### WORK REQUIRED
Will you quote only the lines starting at the one that contains "At what distance from the lens" and ending with the last line of the listing below, inclusive?

### STORED RECORDS
.....

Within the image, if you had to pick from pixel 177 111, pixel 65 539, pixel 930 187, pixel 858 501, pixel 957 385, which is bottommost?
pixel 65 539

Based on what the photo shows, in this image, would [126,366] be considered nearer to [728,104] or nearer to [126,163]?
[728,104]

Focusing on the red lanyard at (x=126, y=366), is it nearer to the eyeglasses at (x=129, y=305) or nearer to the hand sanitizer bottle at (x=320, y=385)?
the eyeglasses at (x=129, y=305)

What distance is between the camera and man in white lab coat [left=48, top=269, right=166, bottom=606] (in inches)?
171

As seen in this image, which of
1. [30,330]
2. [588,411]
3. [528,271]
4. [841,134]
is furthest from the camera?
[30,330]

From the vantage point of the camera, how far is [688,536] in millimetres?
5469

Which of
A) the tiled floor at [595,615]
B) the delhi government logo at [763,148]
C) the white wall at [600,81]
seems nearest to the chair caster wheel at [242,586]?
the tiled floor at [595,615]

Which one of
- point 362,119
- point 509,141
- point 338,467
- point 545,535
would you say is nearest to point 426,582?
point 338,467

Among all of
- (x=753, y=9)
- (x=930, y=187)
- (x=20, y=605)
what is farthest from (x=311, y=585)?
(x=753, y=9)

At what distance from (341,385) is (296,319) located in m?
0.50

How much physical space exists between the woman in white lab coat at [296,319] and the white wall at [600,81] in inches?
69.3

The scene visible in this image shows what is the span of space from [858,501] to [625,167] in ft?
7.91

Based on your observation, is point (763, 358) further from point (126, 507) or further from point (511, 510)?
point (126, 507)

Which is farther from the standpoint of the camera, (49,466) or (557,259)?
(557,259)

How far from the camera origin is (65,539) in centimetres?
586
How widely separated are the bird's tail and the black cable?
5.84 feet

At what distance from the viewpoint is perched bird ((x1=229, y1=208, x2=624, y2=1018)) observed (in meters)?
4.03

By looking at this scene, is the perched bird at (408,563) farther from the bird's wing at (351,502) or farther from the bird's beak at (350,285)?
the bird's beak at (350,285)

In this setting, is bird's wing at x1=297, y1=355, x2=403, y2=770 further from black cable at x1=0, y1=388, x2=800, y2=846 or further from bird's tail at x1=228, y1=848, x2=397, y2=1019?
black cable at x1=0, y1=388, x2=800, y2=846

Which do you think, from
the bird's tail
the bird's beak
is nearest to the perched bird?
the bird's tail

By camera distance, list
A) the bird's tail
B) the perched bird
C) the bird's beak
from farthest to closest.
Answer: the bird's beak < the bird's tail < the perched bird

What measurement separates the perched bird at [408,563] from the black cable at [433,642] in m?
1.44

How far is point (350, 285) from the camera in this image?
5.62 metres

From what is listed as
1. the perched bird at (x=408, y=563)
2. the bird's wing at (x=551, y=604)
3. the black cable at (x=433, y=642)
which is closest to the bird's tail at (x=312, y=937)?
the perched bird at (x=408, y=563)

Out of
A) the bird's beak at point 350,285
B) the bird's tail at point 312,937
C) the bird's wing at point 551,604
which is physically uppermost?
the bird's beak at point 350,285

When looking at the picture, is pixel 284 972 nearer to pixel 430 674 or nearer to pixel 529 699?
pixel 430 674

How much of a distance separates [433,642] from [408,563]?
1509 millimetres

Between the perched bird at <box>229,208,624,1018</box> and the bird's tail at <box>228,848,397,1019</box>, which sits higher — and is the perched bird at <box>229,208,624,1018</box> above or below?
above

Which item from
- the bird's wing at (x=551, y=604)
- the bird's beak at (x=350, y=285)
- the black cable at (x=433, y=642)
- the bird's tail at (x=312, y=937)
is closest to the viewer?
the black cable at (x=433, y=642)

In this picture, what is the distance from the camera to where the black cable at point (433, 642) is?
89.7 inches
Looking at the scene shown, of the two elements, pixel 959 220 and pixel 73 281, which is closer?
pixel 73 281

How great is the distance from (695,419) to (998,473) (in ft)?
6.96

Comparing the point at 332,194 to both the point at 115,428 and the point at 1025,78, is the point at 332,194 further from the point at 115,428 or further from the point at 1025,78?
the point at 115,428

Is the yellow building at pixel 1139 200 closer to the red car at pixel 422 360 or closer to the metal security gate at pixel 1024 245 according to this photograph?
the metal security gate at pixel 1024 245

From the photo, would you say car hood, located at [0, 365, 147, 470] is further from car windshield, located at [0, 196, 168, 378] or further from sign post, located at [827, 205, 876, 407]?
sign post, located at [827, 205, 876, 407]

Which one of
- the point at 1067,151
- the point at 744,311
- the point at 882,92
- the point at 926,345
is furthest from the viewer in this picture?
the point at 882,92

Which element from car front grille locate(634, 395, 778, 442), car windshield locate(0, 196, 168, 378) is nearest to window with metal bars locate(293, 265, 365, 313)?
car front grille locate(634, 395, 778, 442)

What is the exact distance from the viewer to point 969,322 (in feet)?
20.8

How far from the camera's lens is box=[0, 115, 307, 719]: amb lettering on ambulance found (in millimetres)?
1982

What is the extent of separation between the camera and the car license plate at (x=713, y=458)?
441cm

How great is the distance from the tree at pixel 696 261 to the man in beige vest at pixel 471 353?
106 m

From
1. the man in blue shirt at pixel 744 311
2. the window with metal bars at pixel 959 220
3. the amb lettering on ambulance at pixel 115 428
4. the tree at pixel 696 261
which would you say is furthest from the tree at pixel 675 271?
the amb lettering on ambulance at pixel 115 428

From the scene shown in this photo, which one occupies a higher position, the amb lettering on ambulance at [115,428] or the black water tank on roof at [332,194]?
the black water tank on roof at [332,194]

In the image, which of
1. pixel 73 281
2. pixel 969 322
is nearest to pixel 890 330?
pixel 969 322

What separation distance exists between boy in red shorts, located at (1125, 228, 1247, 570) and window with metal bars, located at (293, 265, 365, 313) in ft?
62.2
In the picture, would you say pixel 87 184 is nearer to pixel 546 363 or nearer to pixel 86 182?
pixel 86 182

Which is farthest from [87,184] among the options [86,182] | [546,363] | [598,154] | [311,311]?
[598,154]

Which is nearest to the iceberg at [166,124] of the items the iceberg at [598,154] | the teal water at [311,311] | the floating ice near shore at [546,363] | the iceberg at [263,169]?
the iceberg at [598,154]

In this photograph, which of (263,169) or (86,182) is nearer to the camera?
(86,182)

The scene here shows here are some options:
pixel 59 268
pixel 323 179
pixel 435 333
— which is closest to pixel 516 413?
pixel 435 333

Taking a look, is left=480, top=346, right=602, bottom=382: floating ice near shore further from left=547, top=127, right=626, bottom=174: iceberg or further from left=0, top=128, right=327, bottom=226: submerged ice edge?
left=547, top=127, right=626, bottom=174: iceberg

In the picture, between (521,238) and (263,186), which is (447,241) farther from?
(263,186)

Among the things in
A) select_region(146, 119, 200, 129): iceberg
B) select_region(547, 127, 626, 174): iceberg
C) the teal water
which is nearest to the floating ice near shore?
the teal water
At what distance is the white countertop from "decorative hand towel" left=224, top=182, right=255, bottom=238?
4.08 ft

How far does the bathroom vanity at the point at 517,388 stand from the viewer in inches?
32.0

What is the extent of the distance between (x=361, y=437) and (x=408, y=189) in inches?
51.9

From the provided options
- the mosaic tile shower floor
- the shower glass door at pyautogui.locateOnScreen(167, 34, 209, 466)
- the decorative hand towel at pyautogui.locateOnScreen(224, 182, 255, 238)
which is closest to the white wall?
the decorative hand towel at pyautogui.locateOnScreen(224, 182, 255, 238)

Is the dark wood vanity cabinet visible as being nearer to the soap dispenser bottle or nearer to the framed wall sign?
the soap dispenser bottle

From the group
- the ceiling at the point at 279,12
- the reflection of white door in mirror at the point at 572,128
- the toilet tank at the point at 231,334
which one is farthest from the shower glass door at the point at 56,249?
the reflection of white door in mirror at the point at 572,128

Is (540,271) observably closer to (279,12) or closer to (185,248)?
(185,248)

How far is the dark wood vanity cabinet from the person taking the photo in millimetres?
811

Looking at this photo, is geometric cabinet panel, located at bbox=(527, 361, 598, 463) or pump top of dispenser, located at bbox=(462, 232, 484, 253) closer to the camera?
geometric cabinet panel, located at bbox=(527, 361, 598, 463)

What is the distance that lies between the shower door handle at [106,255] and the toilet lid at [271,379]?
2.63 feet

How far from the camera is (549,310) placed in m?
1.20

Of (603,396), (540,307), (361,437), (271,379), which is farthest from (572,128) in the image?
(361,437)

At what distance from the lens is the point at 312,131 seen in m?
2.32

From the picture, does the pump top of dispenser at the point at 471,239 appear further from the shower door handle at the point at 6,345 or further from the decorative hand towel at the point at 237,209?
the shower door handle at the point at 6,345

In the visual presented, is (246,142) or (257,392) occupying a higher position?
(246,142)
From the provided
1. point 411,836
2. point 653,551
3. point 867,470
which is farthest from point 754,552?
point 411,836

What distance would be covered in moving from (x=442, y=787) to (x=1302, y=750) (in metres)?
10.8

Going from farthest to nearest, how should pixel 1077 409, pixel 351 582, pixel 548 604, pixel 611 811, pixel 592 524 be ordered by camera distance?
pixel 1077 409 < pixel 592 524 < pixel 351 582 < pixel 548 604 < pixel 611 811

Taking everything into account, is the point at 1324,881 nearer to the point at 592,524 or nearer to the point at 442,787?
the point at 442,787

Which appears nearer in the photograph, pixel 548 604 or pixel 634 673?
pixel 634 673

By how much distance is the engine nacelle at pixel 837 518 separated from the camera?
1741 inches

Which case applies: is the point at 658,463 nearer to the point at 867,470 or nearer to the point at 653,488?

.....

### TASK ANSWER
At what distance from the lens is the point at 312,131 seen in m?
2.32

From the picture, does the pump top of dispenser at the point at 471,239 appear further from the shower door handle at the point at 6,345 or further from the decorative hand towel at the point at 237,209?
the shower door handle at the point at 6,345

In the visual presented, is (246,142) or (257,392) occupying a higher position?
(246,142)
From the provided
1. point 411,836
2. point 653,551
3. point 867,470
which is farthest from point 754,552?
point 411,836

What distance would be covered in moving from (x=442, y=787) to (x=1302, y=750) (in metres)?
10.8

Going from farthest to nearest, how should pixel 1077 409, pixel 351 582, pixel 548 604, pixel 611 811, pixel 592 524 be ordered by camera distance?
pixel 1077 409 < pixel 592 524 < pixel 351 582 < pixel 548 604 < pixel 611 811

Taking everything into account, is the point at 1324,881 nearer to the point at 592,524 or nearer to the point at 442,787?
the point at 442,787

Which appears nearer in the photograph, pixel 548 604 or pixel 634 673?
pixel 634 673

By how much distance is the engine nacelle at pixel 837 518 separated from the camera?
1741 inches

Which case applies: is the point at 658,463 nearer to the point at 867,470 or nearer to the point at 653,488?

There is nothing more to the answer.